» DOCUMENT SECTION
▽

Math manipulatives are important tools that help students understand and visualize mathematical concepts. Many teachers use them according to their curriculum, and may homeschoolers aren’t aware of why manipulatives are so essential for kids learning math.
NOTE: This article may have some affiliate links.
Four Stages of Concept Development
Kids learn every concept in math through four stages: concrete, pictorial, semi-abstract, and abstract. Concrete is actual objects that kids can handle and manipulate to experience the math concept. Pictorial is often found in primary level workbooks by showing pictures of objects to put together or cross off. Semi-abstract is the next step of representing number values. Tally marks and dot numbers are examples of the semi-abstract stage. The abstract stage is simply numerals and equations or processes without scaffolded supports that reinforce the concepts being practiced.

△

» PROVIDED MATERIAL

▽

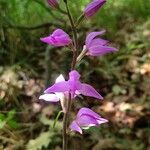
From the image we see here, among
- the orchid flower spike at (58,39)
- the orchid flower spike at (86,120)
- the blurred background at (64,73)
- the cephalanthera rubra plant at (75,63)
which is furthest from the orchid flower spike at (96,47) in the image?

△

» EXERCISE SET
[A] In the text on math manipulatives, what are two examples of the semi-abstract stage?
[B] Carry on the text about math manipulatives from its final sentence.

» RESULTS BY TASK
[A] Tally marks and dot numbers.

[B]
Until children understand place value and the purpose of the four operations, manipulatives should always be available and encouraged. Even if all your child does is “play” with the manipulatives, math learning is happening. I frequently hear from homeschool moms that their kiddo is struggling in math. Most of the time, they are trying to have their children memorize facts with just number symbols without a firm grasp of the meaning behind the task.
What math manipulatives are worth investing in?
Here are the math manipulatives I have found are must haves and why:
Teddy Bear Counters.
Teddy Bear Counters are a young learner’s first example of attributes. Attributes are characteristics of size, shape, color, thickness, and other descriptors. Teddy Bear Counters help with counting basic numbers to 20 and sorting. These skills are the precursor to addition and subtraction, as well as crossing over to adjectives in grammar and classification in science. You can expand on the concepts derived from Teddy Bear Counters by looking at objects around the house. Challenge your child to count things and describe the similiarities and differences.
Attribute Blocks.
Attribute blocks look similar to Pattern Blocks, but their purpose is different (and perhaps more important) than Pattern Blocks. Attribute Blocks come in a variety of shapes, colors, sizes, and thicknesses. They are a more advanced form of Teddy Bear Counters. You can use Attribute Blocks with older students. Attribute Blocks are often used with Venn Diagram Circles to teach comparison, contrast, and logical thinking.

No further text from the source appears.